Estas instituições, os Laboratórios do Estado, são imprescindíveis na certificação da competência técnica e científica das nossas infra-estruturas, bem como na dos procedimentos e actividades do quotidiano. É sobre eles que repousa a legitimidade da nossa posição de parceiros credíveis na construção de uma nova Europa.

Em Fevereiro, visitarei o Parque Natural das Serras de Aire e Candeeiros e, como seu complemento, discutirei os temas da utilização racional da energia e da produção de energias renováveis. Terei também ocasião de me referir à importância crescente das relações e das parcerias entre as instituições do sistema de ensino superior e a indústria.

Em Abril, na visita dos Parques Naturais do Tejo Internacional e de São Mamede, procurarei ligar os temas da agricultura e da floresta ao seu contributo para a sustentabilidade.
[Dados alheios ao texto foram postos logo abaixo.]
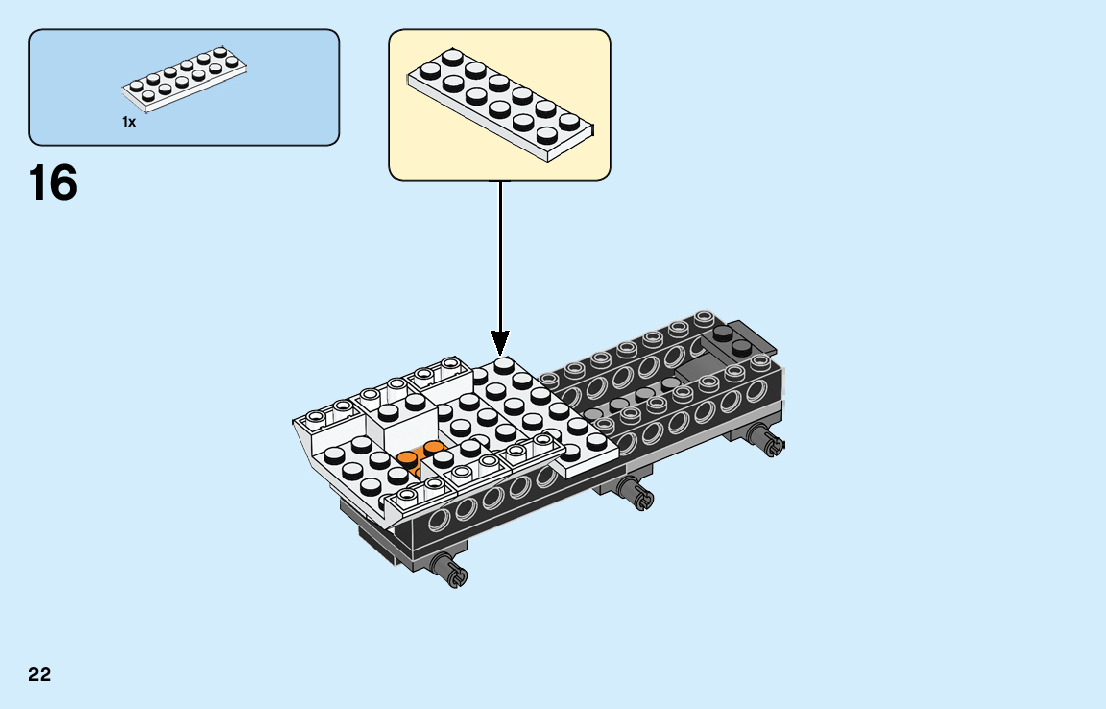 1x

16

22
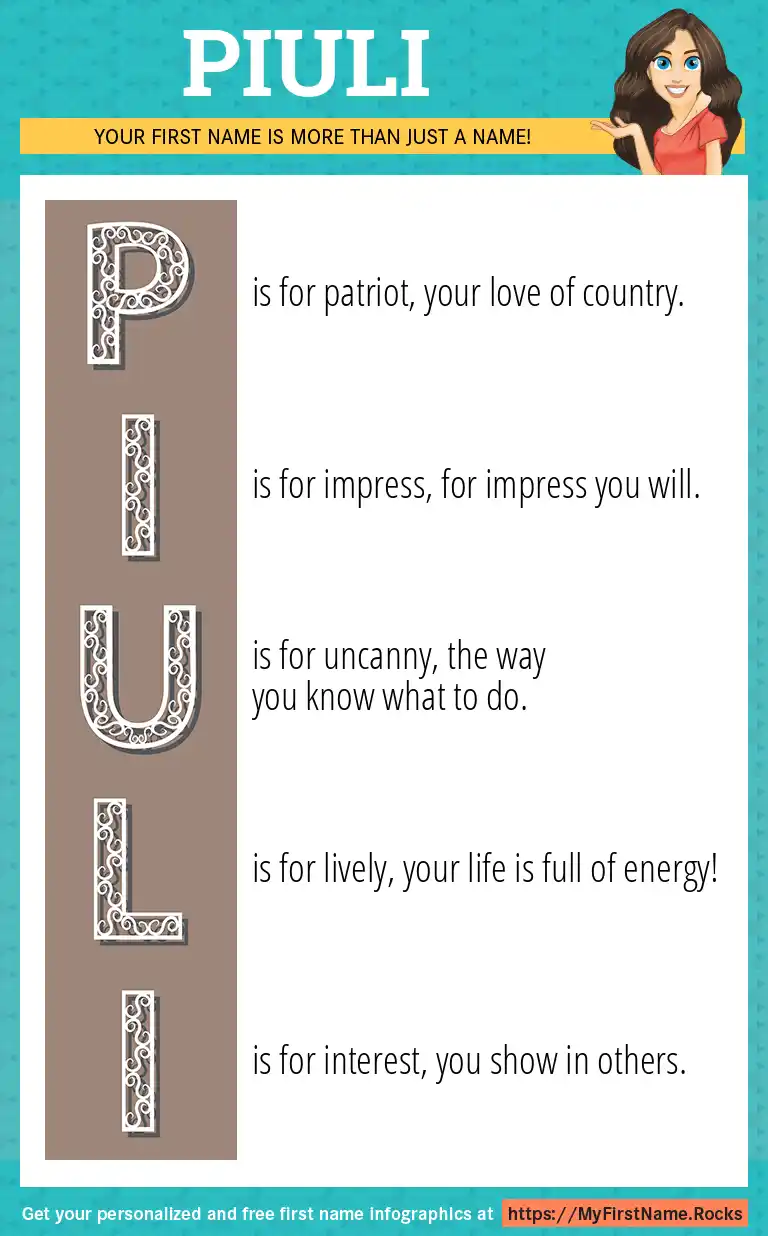 PIULI

YOUR FIRST NAME IS MORE THAN JUST A NAME!

P is for patriot, your love of country.

I is for impress, for impress you will.

U is for uncanny, the way you know what to do.

L is for lively, your life is full of energy!

I is for interest, you show in others.

Get your personalized and free first name infographics at https://MyFirstName.Rocks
Naturalmente, este debate integrar-se-á na avaliação que então farei dos programas de recuperação da floresta após os devastadores incêndios do Verão passado.
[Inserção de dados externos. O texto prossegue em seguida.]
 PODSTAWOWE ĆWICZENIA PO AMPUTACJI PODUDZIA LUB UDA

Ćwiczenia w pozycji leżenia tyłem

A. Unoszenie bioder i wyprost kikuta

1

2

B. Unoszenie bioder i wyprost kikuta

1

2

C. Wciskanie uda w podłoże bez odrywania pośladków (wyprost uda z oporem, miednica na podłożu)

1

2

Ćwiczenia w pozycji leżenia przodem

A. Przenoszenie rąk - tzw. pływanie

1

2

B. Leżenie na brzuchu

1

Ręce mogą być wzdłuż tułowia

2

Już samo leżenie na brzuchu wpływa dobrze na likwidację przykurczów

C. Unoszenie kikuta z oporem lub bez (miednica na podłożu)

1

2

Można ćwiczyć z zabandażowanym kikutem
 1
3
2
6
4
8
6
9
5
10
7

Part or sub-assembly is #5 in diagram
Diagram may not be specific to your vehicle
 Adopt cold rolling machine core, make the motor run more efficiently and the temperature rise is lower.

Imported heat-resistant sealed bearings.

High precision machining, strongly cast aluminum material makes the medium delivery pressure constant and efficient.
Em Julho visitarei o Parque Natural da Arrábida e a Reserva Natural do Estuário do Sado. Estarão também em causa a necessidade de conseguirmos níveis sustentáveis para a qualidade do ar que respiramos, bem como de formularmos políticas adequadas para a gestão dos resíduos e para a construção em áreas protegidas.

Em Setembro deslocar-me-ei ao Parque Natural da Ria Formosa, igualmente com o propósito de promover uma reflexão sobre as implicações das alterações climáticas, bem como de ponderar a problemática do ordenamento do litoral e dos recursos marítimos nesse quadro prospectivo.
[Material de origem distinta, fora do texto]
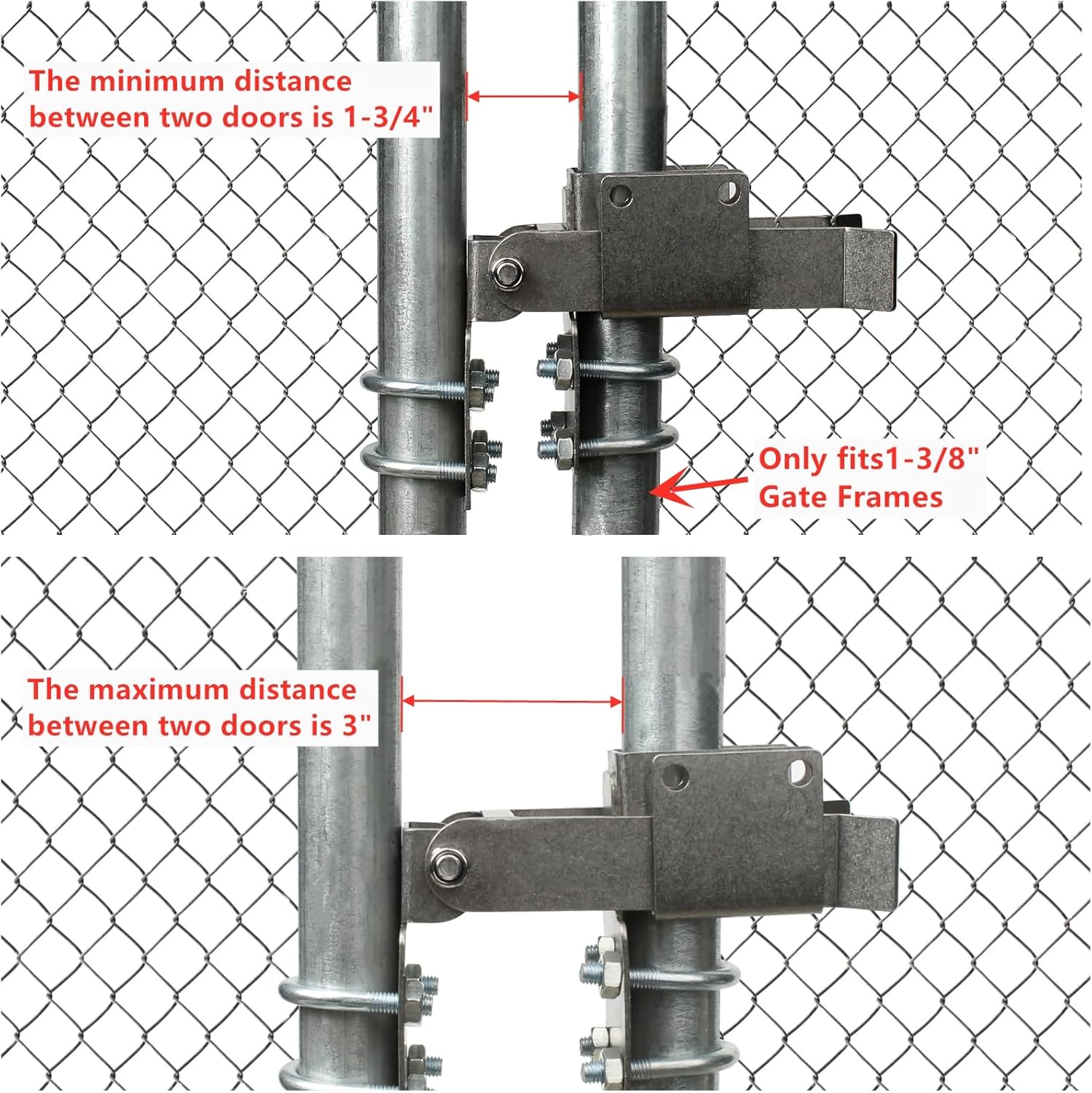 The minimum distance between two doors is 1-3/4"

Only fits1-3/8" Gate Frames

The maximum distance between two doors is 3"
Em Outubro visitarei o Parque do Douro Internacional, estando aí em causa, naturalmente, os temas específicos da água e da biodiversidade, bem como os da gestão das bacias hidrográficas e da cooperação internacional.

Finalmente, no prazo de um ano, concluirei esta reflexão promovendo uma Conferência Internacional onde, com o auxílio de convidados e especialistas estrangeiros, possamos fazer um balanço e avaliar a esperança de nos encontrarmos no caminho certo para construir um Portugal melhor, mais capaz de criar riqueza útil, mais consistente da sua posição no mundo, mais coeso como sociedade plural e mais solidário com os outros povos.

É este o desígnio que me anima. A sustentabilidade é, sem dúvida alguma, uma das mais fundamentais, e mais prementes, questões que se põem às gerações que entraram neste novo século. A sustentabilidade é um compromisso de honra que assumimos face às gerações vindouras. É uma afirmação de confiança na capacidade criativa e na inteligência dos portugueses e de todos os seres humanos.

Há muitas décadas, o Papa Paulo VI afirmou que "o desenvolvimento é o novo nome da paz". Com igual razão poderemos hoje dizer que o respeito pelo ambiente e a concertação nacional e internacional em torno do desenvolvimento sustentável constituem o novo nome da modernidade e o novo rosto do progresso.